On this episode of The Nightly Chill, we look at the strange Hong Kong comedy-horror flick, The Midnight After.
On a night just like tonight, a colorful group of strangers come together on a long bus ride home. But when they come out the other side of a long tunnel, they’ll find that the world has become a much stranger, deadlier place…in The Midnight After.
The Midnight After, from director Fruit Chan, is a comedy-horror experience straight from Hong Kong and proud of it. But, more importantly, it’s also an experience unlike anything else you’ve seen.
The movie happily dances that dangerous tightrope between full-blown horror movie and comedy. The story is engaging. The concept, terrifying. And the imagery is a morbid delight.
More so, the strange grabbag of stereotypes that we watch suffer are easy to love, laugh at, and be scared for. The overacting and scene-chewing is intentional and feels at home in a movie where the conflict is so sudden and over-the-top. Everything is turned up to 10, and the movie is all the better for doing so.
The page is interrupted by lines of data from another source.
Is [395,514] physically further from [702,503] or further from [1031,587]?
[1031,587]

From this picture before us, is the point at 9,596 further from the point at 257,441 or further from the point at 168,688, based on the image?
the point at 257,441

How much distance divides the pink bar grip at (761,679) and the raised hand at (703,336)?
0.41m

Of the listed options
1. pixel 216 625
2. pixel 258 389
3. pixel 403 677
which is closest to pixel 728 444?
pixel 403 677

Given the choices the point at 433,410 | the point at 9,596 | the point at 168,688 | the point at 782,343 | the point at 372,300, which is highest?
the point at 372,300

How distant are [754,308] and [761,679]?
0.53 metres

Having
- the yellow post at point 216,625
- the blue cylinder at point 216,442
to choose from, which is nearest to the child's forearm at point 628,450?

That said, The Midnight After is a clear example of how the journey can also be the destination.
Given the movie’s origins as a web-novel published in pieces on an internet forum, it’s not surprising to see it struggle with basic things like pacing and structure. There’s little in the way of a plot. Scenes just sort of carry on at their own leisure. And characters bicker constantly for the sake of bickering.
But somehow it all works. The characters and their interactions with one another is the focus here. The strange circumstances and the way they’re tortured–or the way they torture each other–is an excuse for the character stuff to happen. The characters are what bring the comedy. They’re the reason why we’ll care whenever something frightening happens on screen.
And even if you aren’t familiar with the language or culture–which may be likely given it’s Hong Kong setting and production–the performances still come across as golden. None of the characters feel under-served or without purpose. They have clear desires and goals. And the fact that you’ll be rooting for a good chunk of them to survive despite some of the things they say and do? That’s a fun, fresh change of pace for these sorts of movies.
The language barrier is sure to prove an issue for some. And Chan’s predilection for depicting small-scale Hong Kong life and culture could prove to be too much culture shock for even those who are fine with reading subtitles. But should you find it in you to give a The Midnight After a fair shot, you will thank yourself afterward.
Fun, creative, and without a dull moment, The Midnight After is definitely a BIG CHILL.